• SHORT PROBLEM A:
Print the full market commentary below, word for word.

• EXCERPTED PASSAGE:

--------------------------------

September 14, 2022

Markets Today: Peak inflation, not yet

Today’s podcast Overview Rumours of inflation’s demise much exaggerated US CPI shocks to the upside: stocks, bonds take fright USD bounces back, AUD and NZD both down by more than 2% Next week’s Fed debate now seen to be between 75 and 100bps (83bps priced) German ZEW survey readings slumps while US NFIB Business Optimism […]

Today’s podcast

Overview Rumours of inflation’s demise much exaggerated

  • US CPI shocks to the upside: stocks, bonds take fright
  • USD bounces back, AUD and NZD both down by more than 2%
  • Next week’s Fed debate now seen to be between 75 and 100bps (83bps priced)
  • German ZEW survey readings slumps while US NFIB Business Optimism rises
  • UK Average earnings growth rising, a BoE concern for next week
  • NAB Business Survey highlights ongoing upside inflation risks
  • UK CPI, US PPI tonight; NZ current account this morning worth a glance

Rising expectations in the build up to last night’s US CPI inflation figures that not just headline but underlying inafltion will, if not now then very soon, be heading back down, have proved to be a figment of the market’s imagination. Core August CPI up 0.6% on the month for 6.3% y/y up from 5.9% in July has exacted very heavy tolls on markets, the NASDAQ off more than 5%, US 2-year note yields up as much as 29bps at one point (+18bps now) and the DXY index up 1.5% with AUD and NZD both down 2 ¼% on the day, AUD/USD back to the low 0.67s.

--------------------------------

• SHORT PROBLEM B:
Output the rows from the line containing "Judging from this" through the last of the rows, both ends included, without the pictures.

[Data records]
--------------------------------

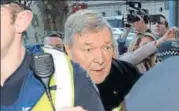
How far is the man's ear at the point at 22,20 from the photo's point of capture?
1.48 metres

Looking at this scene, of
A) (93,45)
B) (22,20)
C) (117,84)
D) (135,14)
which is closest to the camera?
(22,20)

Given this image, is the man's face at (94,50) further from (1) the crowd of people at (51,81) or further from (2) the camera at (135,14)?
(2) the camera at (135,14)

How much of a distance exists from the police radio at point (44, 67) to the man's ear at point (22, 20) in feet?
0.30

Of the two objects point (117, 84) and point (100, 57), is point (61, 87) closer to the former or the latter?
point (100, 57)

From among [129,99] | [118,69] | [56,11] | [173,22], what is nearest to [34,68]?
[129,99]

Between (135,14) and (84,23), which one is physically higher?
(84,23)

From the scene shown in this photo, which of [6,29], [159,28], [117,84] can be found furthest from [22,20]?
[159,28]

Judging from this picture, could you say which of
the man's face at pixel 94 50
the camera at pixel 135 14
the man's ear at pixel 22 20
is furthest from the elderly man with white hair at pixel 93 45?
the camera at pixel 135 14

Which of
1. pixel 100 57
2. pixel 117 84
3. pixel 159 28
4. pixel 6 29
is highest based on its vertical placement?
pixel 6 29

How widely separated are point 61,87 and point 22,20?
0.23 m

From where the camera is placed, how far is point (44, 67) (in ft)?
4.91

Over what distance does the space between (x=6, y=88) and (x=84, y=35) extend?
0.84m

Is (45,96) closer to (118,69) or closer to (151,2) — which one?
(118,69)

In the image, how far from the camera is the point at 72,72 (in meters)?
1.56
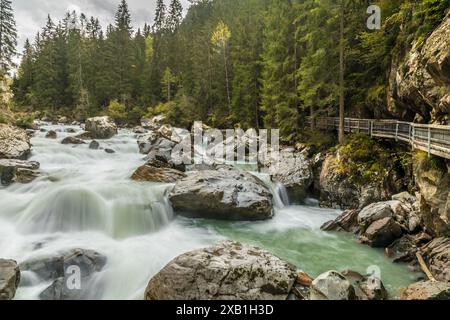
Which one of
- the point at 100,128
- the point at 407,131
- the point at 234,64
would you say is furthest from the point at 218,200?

--------------------------------

• RESULT A:
September 14, 2022

Markets Today: Peak inflation, not yet

Today’s podcast Overview Rumours of inflation’s demise much exaggerated US CPI shocks to the upside: stocks, bonds take fright USD bounces back, AUD and NZD both down by more than 2% Next week’s Fed debate now seen to be between 75 and 100bps (83bps priced) German ZEW survey readings slumps while US NFIB Business Optimism […]

Today’s podcast

Overview Rumours of inflation’s demise much exaggerated

  • US CPI shocks to the upside: stocks, bonds take fright
  • USD bounces back, AUD and NZD both down by more than 2%
  • Next week’s Fed debate now seen to be between 75 and 100bps (83bps priced)
  • German ZEW survey readings slumps while US NFIB Business Optimism rises
  • UK Average earnings growth rising, a BoE concern for next week
  • NAB Business Survey highlights ongoing upside inflation risks
  • UK CPI, US PPI tonight; NZ current account this morning worth a glance

Rising expectations in the build up to last night’s US CPI inflation figures that not just headline but underlying inafltion will, if not now then very soon, be heading back down, have proved to be a figment of the market’s imagination. Core August CPI up 0.6% on the month for 6.3% y/y up from 5.9% in July has exacted very heavy tolls on markets, the NASDAQ off more than 5%, US 2-year note yields up as much as 29bps at one point (+18bps now) and the DXY index up 1.5% with AUD and NZD both down 2 ¼% on the day, AUD/USD back to the low 0.67s.

• RESULT B:
Judging from this picture, could you say which of
the man's face at pixel 94 50
the camera at pixel 135 14
the man's ear at pixel 22 20
is furthest from the elderly man with white hair at pixel 93 45?
the camera at pixel 135 14

Which of
1. pixel 100 57
2. pixel 117 84
3. pixel 159 28
4. pixel 6 29
is highest based on its vertical placement?
pixel 6 29

How widely separated are point 61,87 and point 22,20?
0.23 m

From where the camera is placed, how far is point (44, 67) (in ft)?
4.91

Over what distance does the space between (x=6, y=88) and (x=84, y=35) extend?
0.84m

Is (45,96) closer to (118,69) or closer to (151,2) — which one?
(118,69)

In the image, how far from the camera is the point at 72,72 (in meters)?
1.56
Which one of
- the point at 100,128
- the point at 407,131
- the point at 234,64
would you say is furthest from the point at 218,200?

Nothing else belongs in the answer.